*Your goal*:
Output, exactly as written, the lines below from the one that has "malaria parasite locations" through the one that has "Approximate centers as (x, y) in pixels."; nothing else, and no pictures.

Supplied information START

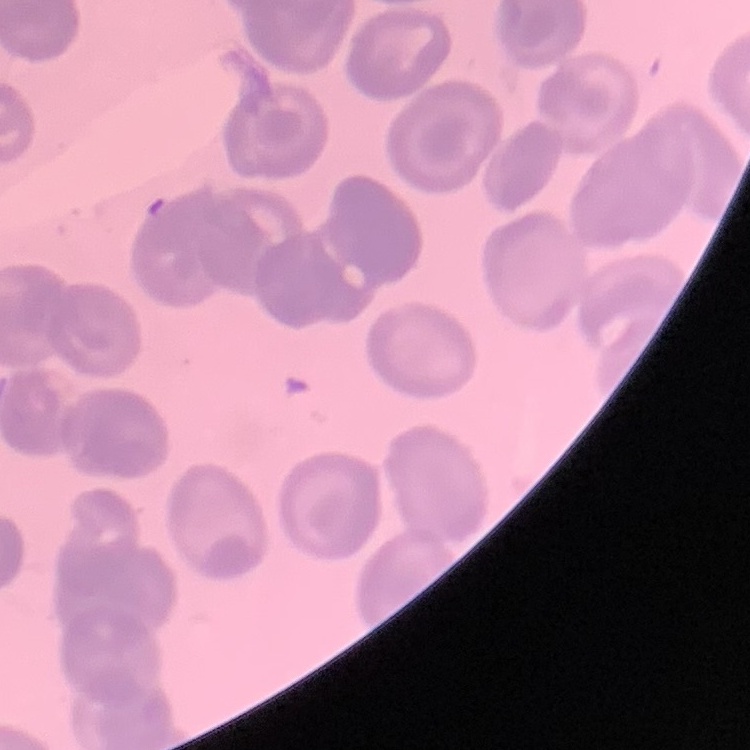
{
  "red_blood_cell_morphology": "no rouleaux formation",
  "image_type": "square crop of a larger photomicrograph",
  "preparation": "thin peripheral smear",
  "stain": "Field's or Giemsa"
}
Report the malaria status of this cell.
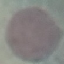

It is uninfected.

capture: smartphone through the microscope eyepiece
stain: Giemsa
preparation: thin blood smear
image_type: automatically extracted cell patch, resized to 64 × 64 pixels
Locate malaria parasites and identify their life-cycle stages.
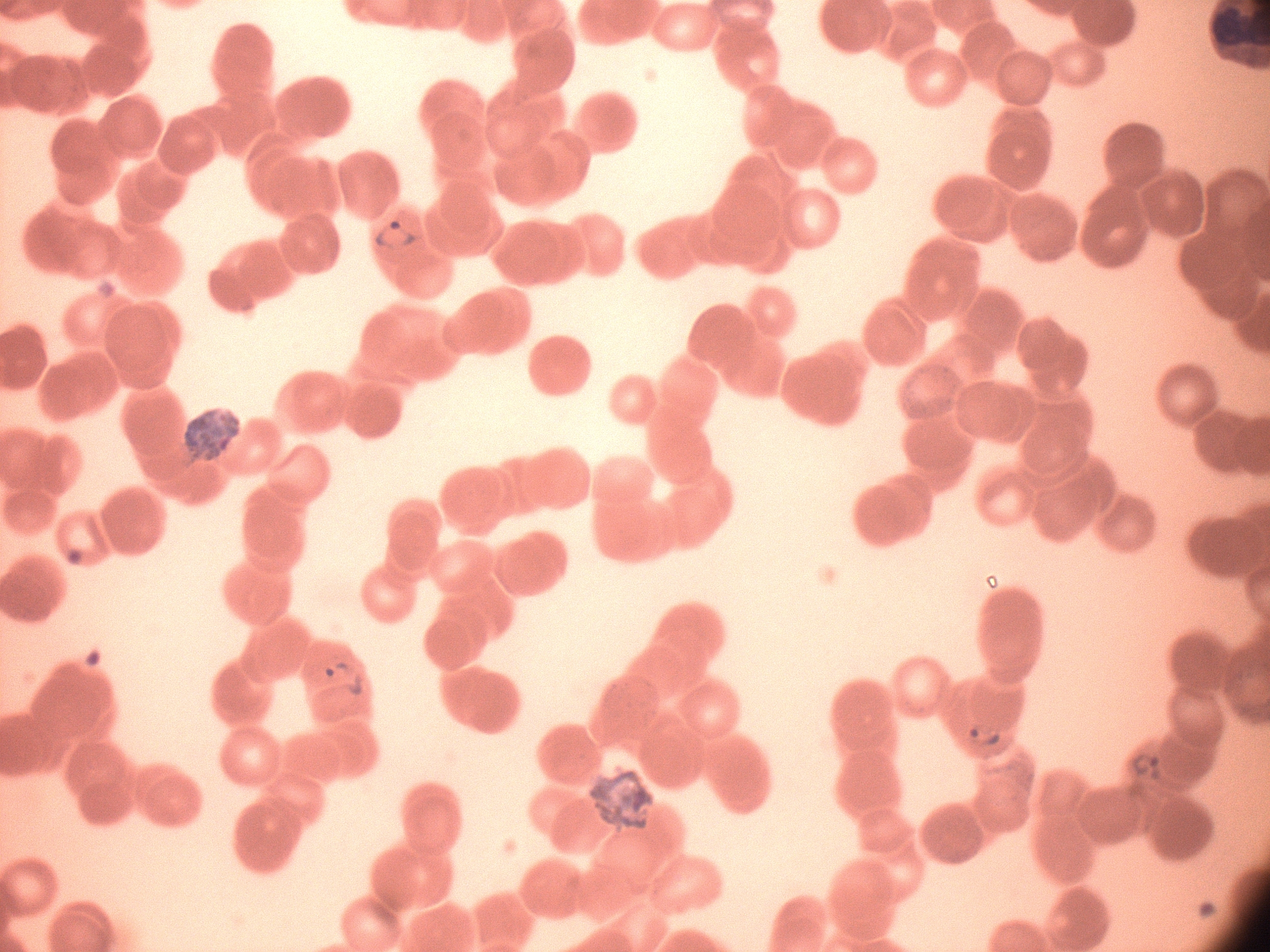
Approximate bounding boxes as [x1, y1, x2, y2] in pixels, from the source annotation, which is not necessarily exhaustive.
Ring forms: [366, 214, 425, 257], [319, 654, 372, 703], [954, 710, 1008, 755], [1119, 740, 1176, 788].

preparation = thin blood film
stain = Giemsa
species = Plasmodium falciparum
microscope = Leica DM2000 with built-in camera
image size = 1270×952 pixels
field of view = one from this slide
magnification = 100x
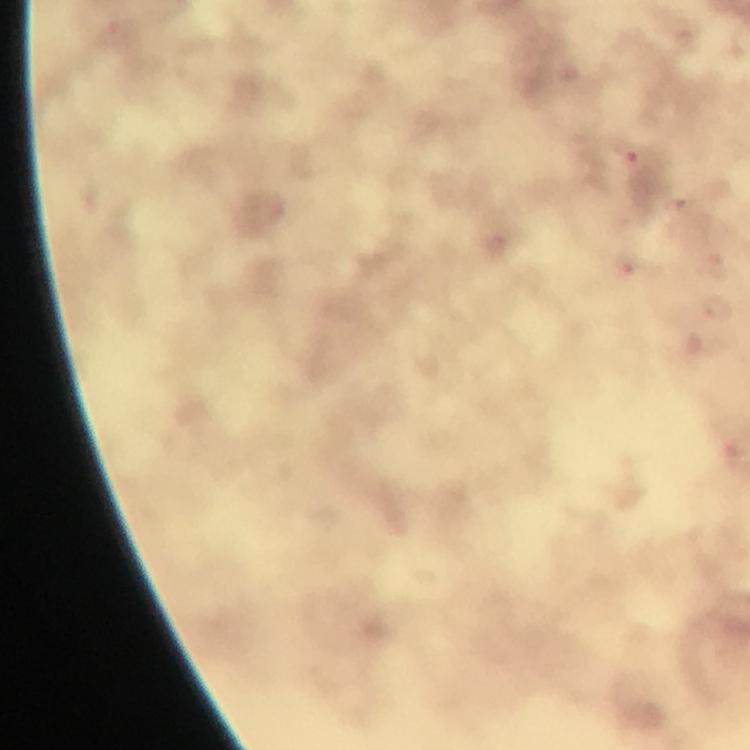

cropped from = one field of view
immersion oil = used
malaria parasite locations = approximate centers as (x, y) in pixels: (629, 151)
context = from a malaria diagnostic workup
magnification = 100x
preparation = thick smear
stain = Giemsa
capture = smartphone photograph through a microscope
image size = 750×750 pixels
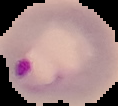
preparation = thin blood smear
image size = 118×106 pixels
malaria status = parasitized
image type = segmented cell region with the area outside set to black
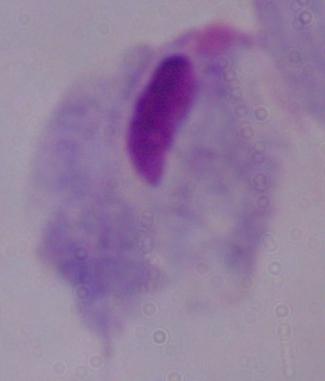

{
  "identification": "trichomonad",
  "modality": "micrograph",
  "magnification": "1000x"
}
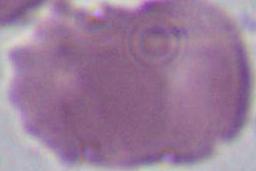
identification = erythrocyte
modality = photomicrograph
magnification = 1000x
Report the malaria status of this cell.
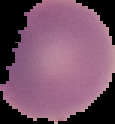
It is uninfected.

Image is 115×124 pixels. Cell region segmented out of the field of view; the surrounding area is masked to black. From a thin blood film.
Point out every malaria parasite and every leukocyte.
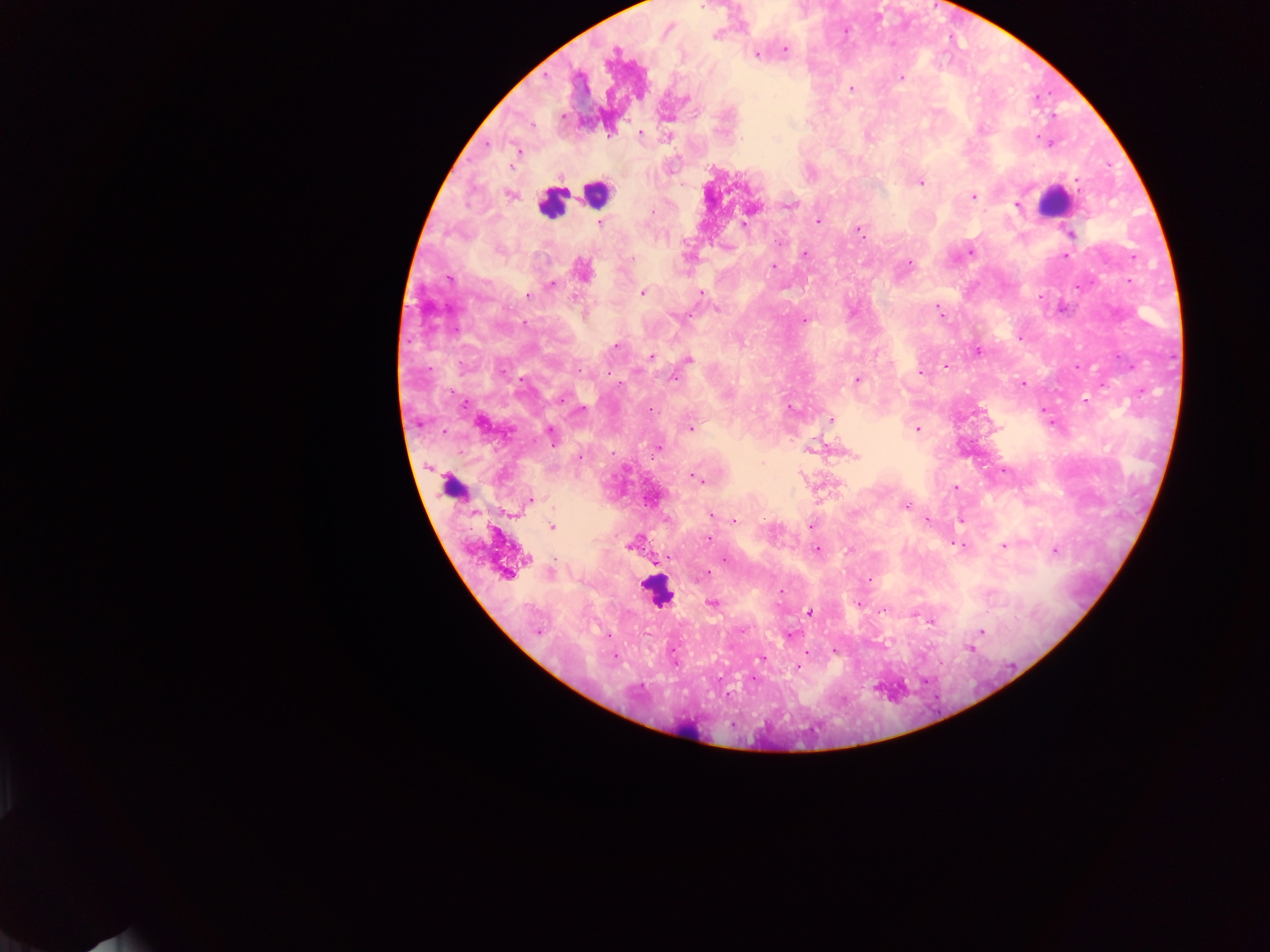

Approximate centers as (x, y) in pixels.
Malaria parasites: (703, 6), (716, 36), (785, 49), (756, 55), (612, 56), (901, 78), (850, 88), (610, 133), (640, 133), (518, 151), (921, 182), (1077, 182), (510, 195), (973, 197), (789, 205), (1016, 206), (652, 212), (818, 221), (600, 223), (743, 223), (859, 231), (1069, 234), (780, 242), (971, 253), (804, 254), (1067, 256), (632, 259), (909, 263), (774, 266), (582, 270), (448, 279), (552, 285), (641, 293), (701, 294), (528, 295), (717, 309), (938, 311), (804, 321), (1019, 337), (615, 347), (978, 351), (651, 356), (688, 358), (945, 366), (921, 373), (674, 379), (857, 380), (1022, 384), (1103, 385), (562, 398), (1086, 401), (790, 408), (580, 410), (650, 410), (830, 420), (479, 424), (691, 428), (917, 429), (551, 435), (657, 447), (811, 449), (854, 456), (579, 458), (698, 479), (956, 488), (531, 500), (906, 506), (711, 515), (927, 519), (735, 521), (812, 525), (552, 528), (709, 539), (958, 545), (629, 547), (1004, 547), (817, 549), (847, 550), (1054, 550), (526, 558), (725, 560), (660, 561), (551, 573), (506, 575), (704, 576), (870, 580), (712, 603), (858, 605), (884, 610), (810, 612), (930, 621), (538, 632), (981, 632), (608, 635), (790, 635), (969, 648), (834, 650), (614, 657), (760, 659), (676, 664), (797, 666).
Leukocytes: (596, 190), (1054, 202), (550, 203), (451, 487), (657, 591), (690, 728).

Summary:
  - Preparation: thick blood smear
  - Capture: mobile-phone photograph through a microscope
  - Field of view: single
  - Image size: 1270×952 pixels
  - Country: Ghana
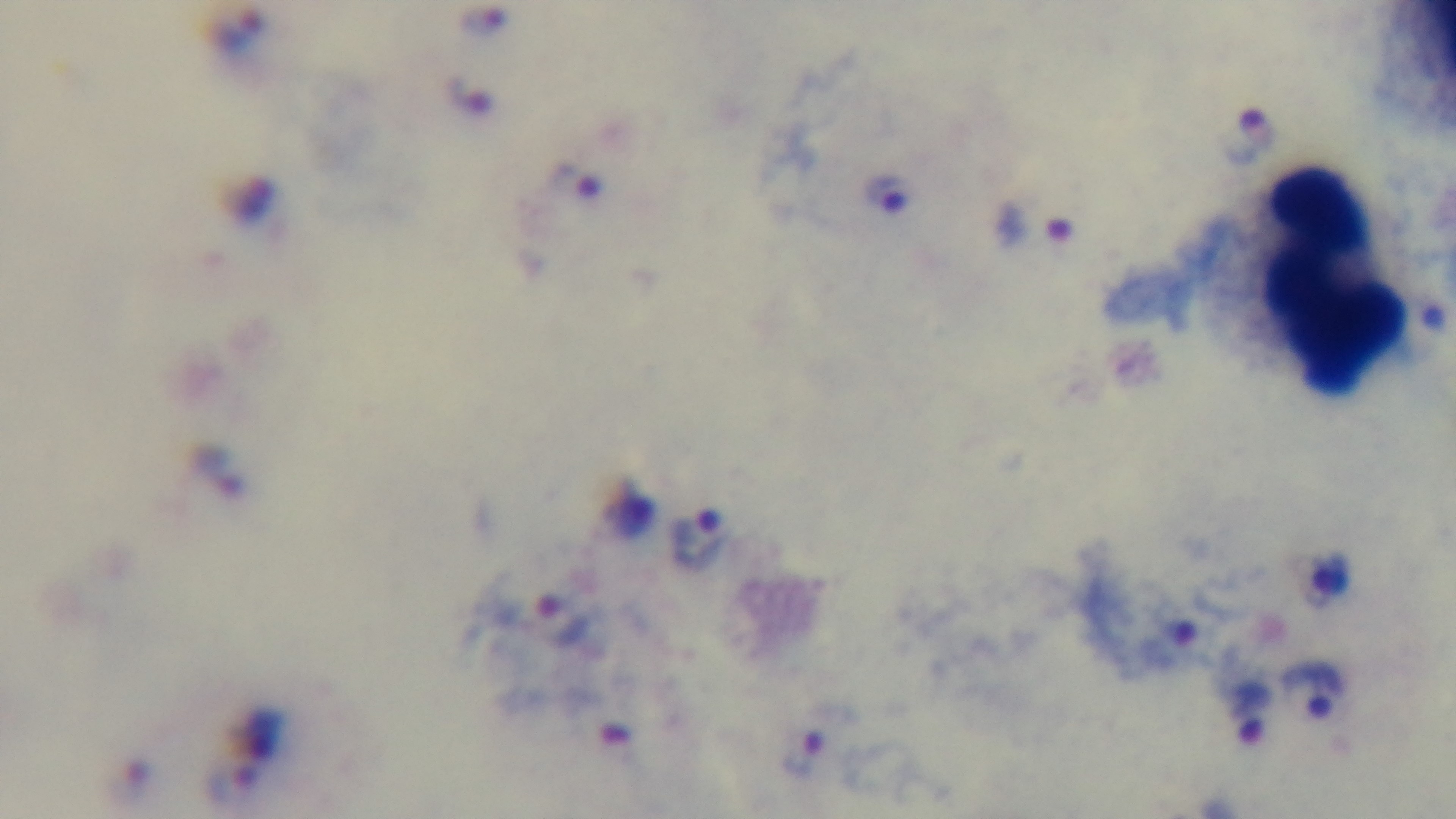
{
  "objective": "100x oil immersion",
  "field_of_view": "single",
  "modality": "light microscopy",
  "stain": "Giemsa",
  "preparation": "thick blood film",
  "malaria_status": "positive",
  "capture": "mounted 4K digital camera"
}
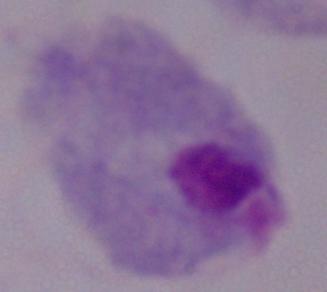 Captured at 1000x magnification. Micrograph. A trichomonad is seen.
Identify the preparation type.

Supplied information END

*Final answer*:
malaria parasite locations = approximate centers as (x, y) in pixels: (629, 151)
context = from a malaria diagnostic workup
magnification = 100x
preparation = thick smear
stain = Giemsa
capture = smartphone photograph through a microscope
image size = 750×750 pixels
preparation = thin blood smear
image size = 118×106 pixels
malaria status = parasitized
image type = segmented cell region with the area outside set to black

{
  "identification": "trichomonad",
  "modality": "micrograph",
  "magnification": "1000x"
}
identification = erythrocyte
modality = photomicrograph
magnification = 1000x
Report the malaria status of this cell.
It is uninfected.

Image is 115×124 pixels. Cell region segmented out of the field of view; the surrounding area is masked to black. From a thin blood film.
Point out every malaria parasite and every leukocyte.

Approximate centers as (x, y) in pixels.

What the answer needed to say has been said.